Task instructions: Set down, without alteration, the lines from the one that contains "Analyzing this scene, how" through the final line of the material below.

(Collected data entries)
################
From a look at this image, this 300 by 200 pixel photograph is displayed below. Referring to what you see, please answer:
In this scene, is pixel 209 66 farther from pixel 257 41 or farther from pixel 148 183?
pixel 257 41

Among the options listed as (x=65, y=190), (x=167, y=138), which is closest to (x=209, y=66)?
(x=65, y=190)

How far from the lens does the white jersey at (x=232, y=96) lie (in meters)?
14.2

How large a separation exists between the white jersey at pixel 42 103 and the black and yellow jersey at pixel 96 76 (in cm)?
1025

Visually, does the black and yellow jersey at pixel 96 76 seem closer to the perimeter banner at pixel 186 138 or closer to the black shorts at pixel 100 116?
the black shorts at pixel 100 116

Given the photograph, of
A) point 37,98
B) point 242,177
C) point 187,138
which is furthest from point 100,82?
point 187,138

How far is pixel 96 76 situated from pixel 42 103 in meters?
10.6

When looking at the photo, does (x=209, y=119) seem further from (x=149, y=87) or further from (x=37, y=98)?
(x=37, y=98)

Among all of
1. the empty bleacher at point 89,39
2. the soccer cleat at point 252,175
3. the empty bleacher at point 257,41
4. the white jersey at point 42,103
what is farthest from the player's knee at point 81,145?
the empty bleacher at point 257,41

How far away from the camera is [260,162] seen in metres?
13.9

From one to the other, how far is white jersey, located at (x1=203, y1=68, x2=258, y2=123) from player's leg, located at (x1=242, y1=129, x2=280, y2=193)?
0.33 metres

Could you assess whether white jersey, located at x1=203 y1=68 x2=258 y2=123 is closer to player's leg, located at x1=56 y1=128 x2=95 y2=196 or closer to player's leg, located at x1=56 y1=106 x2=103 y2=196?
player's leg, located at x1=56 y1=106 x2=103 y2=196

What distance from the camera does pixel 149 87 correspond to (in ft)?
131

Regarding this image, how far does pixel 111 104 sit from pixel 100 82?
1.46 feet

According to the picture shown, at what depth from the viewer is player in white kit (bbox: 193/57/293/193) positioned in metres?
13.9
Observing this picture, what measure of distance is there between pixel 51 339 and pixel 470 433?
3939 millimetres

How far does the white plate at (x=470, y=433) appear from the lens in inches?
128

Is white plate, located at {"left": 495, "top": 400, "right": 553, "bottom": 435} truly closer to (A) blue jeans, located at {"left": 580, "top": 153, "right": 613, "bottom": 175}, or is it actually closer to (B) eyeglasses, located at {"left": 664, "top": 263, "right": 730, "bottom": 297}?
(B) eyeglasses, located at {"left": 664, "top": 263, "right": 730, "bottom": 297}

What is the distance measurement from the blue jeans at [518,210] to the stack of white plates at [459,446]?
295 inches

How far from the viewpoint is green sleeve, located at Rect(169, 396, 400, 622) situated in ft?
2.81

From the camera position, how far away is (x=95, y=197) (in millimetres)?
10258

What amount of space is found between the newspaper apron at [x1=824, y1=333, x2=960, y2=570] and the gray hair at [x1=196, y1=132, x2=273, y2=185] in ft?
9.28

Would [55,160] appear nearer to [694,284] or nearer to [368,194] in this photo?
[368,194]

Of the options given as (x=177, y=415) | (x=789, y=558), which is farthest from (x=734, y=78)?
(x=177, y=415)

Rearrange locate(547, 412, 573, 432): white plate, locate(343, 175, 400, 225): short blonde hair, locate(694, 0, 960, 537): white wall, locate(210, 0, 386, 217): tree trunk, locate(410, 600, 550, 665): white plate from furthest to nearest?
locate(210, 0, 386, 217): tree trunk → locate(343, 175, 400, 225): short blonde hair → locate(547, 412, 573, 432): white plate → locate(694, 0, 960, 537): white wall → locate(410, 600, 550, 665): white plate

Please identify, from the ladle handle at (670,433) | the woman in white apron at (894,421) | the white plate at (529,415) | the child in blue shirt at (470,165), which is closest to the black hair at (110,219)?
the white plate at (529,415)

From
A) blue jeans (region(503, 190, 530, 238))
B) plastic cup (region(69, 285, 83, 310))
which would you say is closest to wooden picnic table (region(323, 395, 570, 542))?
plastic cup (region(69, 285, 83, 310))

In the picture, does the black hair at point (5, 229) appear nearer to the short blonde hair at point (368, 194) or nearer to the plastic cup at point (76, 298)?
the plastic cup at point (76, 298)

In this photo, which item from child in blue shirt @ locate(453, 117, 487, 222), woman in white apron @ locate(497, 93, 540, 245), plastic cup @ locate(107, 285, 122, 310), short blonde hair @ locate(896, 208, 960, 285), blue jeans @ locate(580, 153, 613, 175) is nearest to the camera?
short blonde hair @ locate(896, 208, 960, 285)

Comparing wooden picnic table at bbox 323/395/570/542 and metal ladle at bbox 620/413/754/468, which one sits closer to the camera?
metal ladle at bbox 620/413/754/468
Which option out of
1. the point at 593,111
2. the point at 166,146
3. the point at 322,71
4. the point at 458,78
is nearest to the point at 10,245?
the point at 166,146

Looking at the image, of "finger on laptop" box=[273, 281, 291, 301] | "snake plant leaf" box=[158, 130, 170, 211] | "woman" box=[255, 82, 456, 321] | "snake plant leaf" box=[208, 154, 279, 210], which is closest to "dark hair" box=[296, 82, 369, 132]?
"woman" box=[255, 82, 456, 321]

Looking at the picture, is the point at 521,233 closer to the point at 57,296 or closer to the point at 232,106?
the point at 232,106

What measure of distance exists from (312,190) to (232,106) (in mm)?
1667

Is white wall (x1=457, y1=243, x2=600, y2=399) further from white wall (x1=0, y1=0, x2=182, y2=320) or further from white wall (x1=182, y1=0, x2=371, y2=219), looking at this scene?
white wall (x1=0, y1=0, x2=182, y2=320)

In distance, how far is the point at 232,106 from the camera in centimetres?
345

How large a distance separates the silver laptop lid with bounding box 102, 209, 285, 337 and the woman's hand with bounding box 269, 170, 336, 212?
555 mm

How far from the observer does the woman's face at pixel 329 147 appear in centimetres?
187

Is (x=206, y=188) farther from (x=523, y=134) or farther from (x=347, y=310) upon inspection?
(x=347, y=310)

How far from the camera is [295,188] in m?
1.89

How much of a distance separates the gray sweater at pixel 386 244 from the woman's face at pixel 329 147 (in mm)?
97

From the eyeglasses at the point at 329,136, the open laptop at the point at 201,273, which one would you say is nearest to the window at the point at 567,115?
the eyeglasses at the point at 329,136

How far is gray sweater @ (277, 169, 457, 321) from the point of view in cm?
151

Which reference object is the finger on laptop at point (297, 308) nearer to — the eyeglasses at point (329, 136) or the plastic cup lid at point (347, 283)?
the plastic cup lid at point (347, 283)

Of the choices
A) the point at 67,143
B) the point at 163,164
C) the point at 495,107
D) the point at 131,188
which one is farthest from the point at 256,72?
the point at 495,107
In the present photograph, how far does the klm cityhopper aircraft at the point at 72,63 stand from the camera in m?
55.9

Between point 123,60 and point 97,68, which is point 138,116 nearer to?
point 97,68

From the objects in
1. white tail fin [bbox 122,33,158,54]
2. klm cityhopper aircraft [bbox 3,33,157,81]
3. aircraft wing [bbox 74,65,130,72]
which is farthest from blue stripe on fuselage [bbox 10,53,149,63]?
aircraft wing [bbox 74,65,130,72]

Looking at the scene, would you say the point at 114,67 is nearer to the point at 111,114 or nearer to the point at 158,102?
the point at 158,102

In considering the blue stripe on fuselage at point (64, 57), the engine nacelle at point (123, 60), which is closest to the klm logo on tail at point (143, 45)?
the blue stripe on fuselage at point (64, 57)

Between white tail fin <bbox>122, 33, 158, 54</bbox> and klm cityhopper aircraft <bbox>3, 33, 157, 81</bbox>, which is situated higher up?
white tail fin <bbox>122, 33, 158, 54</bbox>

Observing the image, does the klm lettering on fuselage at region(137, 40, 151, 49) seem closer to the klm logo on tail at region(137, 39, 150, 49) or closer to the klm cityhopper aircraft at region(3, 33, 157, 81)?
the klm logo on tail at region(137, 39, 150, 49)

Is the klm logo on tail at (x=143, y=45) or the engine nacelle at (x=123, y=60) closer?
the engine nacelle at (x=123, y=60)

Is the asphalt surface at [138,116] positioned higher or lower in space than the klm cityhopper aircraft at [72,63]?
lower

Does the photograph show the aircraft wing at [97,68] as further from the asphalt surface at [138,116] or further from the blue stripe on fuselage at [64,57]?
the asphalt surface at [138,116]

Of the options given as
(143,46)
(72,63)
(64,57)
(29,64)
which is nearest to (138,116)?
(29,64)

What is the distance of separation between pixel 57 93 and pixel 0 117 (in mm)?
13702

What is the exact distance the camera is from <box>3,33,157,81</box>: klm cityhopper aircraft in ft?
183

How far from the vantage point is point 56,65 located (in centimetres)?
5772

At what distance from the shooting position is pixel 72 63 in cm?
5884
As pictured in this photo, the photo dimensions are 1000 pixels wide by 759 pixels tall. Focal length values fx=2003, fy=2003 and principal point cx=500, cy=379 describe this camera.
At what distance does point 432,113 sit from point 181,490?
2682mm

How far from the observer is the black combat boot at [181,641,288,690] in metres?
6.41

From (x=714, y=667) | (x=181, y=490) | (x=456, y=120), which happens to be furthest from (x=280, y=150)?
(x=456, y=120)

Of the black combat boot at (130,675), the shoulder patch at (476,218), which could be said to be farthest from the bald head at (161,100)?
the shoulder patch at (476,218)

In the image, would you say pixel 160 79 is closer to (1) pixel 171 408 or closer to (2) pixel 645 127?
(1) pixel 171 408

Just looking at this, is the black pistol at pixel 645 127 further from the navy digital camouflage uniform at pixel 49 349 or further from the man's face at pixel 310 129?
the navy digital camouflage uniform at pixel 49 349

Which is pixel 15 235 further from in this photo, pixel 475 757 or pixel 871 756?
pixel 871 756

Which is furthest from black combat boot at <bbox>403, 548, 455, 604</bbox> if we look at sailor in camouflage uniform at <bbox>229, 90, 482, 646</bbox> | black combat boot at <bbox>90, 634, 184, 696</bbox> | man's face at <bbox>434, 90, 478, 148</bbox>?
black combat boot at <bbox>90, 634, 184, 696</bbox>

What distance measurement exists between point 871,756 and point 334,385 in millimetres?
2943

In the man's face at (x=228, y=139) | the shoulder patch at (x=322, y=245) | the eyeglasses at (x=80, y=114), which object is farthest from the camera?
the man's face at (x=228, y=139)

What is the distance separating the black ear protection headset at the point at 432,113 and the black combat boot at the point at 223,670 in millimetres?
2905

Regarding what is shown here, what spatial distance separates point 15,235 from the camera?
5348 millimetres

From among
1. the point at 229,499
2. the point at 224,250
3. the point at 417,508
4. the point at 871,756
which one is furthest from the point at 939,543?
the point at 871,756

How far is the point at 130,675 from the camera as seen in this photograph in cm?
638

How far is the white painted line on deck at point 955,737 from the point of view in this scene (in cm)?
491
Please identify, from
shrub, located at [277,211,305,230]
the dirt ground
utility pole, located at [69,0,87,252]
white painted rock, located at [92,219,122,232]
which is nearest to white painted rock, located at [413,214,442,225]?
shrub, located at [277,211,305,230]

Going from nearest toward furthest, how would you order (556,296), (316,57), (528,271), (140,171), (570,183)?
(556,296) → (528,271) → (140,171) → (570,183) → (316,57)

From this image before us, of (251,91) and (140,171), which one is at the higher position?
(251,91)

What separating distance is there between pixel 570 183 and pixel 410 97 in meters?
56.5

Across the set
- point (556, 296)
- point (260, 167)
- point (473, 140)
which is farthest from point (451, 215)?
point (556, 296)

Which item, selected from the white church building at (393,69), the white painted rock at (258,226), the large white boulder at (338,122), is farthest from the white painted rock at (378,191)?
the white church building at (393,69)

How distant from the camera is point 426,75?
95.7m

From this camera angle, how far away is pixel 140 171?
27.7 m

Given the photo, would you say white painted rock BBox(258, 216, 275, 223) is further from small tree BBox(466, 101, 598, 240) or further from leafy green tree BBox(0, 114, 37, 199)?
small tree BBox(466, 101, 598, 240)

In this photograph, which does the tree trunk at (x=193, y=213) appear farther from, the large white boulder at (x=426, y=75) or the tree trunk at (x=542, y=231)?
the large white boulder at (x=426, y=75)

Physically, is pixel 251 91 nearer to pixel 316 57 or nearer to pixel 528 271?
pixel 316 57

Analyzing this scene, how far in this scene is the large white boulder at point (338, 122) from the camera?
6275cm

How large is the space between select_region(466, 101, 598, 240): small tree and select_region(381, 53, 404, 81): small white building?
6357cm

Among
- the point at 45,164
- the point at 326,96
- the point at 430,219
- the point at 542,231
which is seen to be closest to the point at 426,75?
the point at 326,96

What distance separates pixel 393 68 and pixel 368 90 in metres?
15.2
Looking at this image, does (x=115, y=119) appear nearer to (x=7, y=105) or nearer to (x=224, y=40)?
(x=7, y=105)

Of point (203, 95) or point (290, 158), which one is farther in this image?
################
Answer for this exercise:
Analyzing this scene, how far in this scene is the large white boulder at point (338, 122) from the camera?
6275cm

How large is the space between select_region(466, 101, 598, 240): small tree and select_region(381, 53, 404, 81): small white building?
6357cm

Among
- the point at 45,164
- the point at 326,96
- the point at 430,219
- the point at 542,231
which is seen to be closest to the point at 426,75?
the point at 326,96

What distance separates pixel 393 68 and pixel 368 90 in metres?
15.2
Looking at this image, does (x=115, y=119) appear nearer to (x=7, y=105) or nearer to (x=224, y=40)?
(x=7, y=105)

Of point (203, 95) or point (290, 158), which one is farther in this image?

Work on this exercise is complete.